L'existence morne, froide, que je menais à Maran... était presque négative, je n'avais au moins à regretter que le bonheur dont j'aurais pu jouir. Hélas!... peut-être fallait-il compter ces tristes jours parmi les meilleurs que me réservait l'avenir.
Je descendis alors dans mon cœur, je me demandai si, après tant de cruelles épreuves, mon amour pour Gontran était diminué.
Ce dernier entretien avec lui venait de me blesser tellement, que je me sentais dans un rare accès de franchise envers moi-même.
Hélas! je m'aperçus avec une sorte de joie amère que je l'aimais toujours... toujours autant que par le passé.
J'ai maintenant peine à comprendre cette aveugle opiniâtreté d'affection.
Elle devait naître de cette conviction que Gontran pouvait encore, s'il le voulait, me rendre heureuse comme autrefois.
Ce dernier espoir, auquel je m'attachais de toutes mes forces, suffisait pour entretenir, pour aviver ce fatal amour.
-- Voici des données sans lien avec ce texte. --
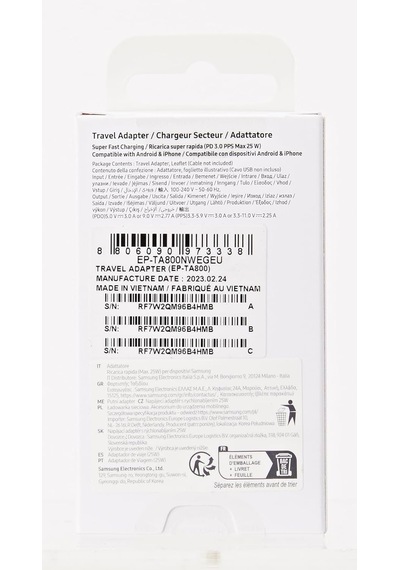 Samsung Uyumlu Hızlı Şarj Cihazı, 25 W, Usb Bağlantı Noktası Tip C Kabl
Un mélange d'orgueil et de défiance me persuadait que j'étais encore capable d'inspirer à Gontran l'adorable tendresse qu'il avait ressentie, mais que je manquais d'adresse de cœur, si cela peut se dire.
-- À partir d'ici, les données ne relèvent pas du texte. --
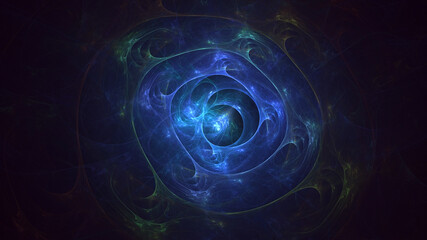 3D rendering abstract round light background
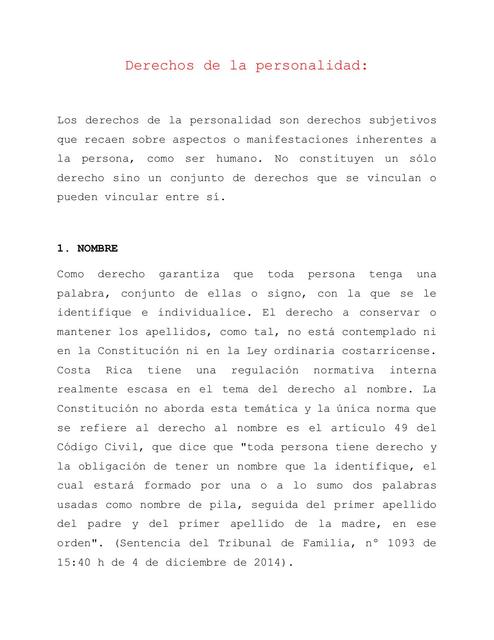 Derechos de la Personalidad Parte 2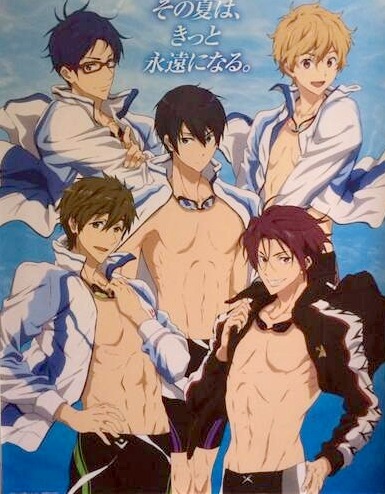 matsuoka-lin:  sunyshore:  New art on a door poster at Animate………… and hey,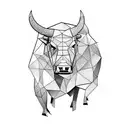 bull vs bear  tattoo design idea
Je m'expliquais de la sorte ces passions indomptables qui survivent chez les femmes aux dédains les plus barbares... D'enivrants souvenirs vous disent que le bonheur est là, dans un regard, dans un sourire, dans une parole de l'homme que l'on chérit... et l'on ne peut croire que tantôt, que demain, il ne nous adresse encore ce sourire, ce regard, cette parole, auxquels notre vie nous semble attachée.
Lorsque l'amour arrive à cet état d'exaltation fébrile, d'opiniâtreté désespérée, il a, ce me semble, tous les caractères de la fureur du jeu, telle que je l'ai entendu analyser...
Un gain passé vous donne une confiance aveugle dans l'avenir... malgré vous, votre espérance s'augmente de chacune de vos déceptions, chaque pas fait dans cette voie brûlante, douloureuse, semble vous rapprocher du but insaisissable que vous poursuivez: plus vos pertes se multiplient, dites-vous, plus vos chances de gain s'accroissent.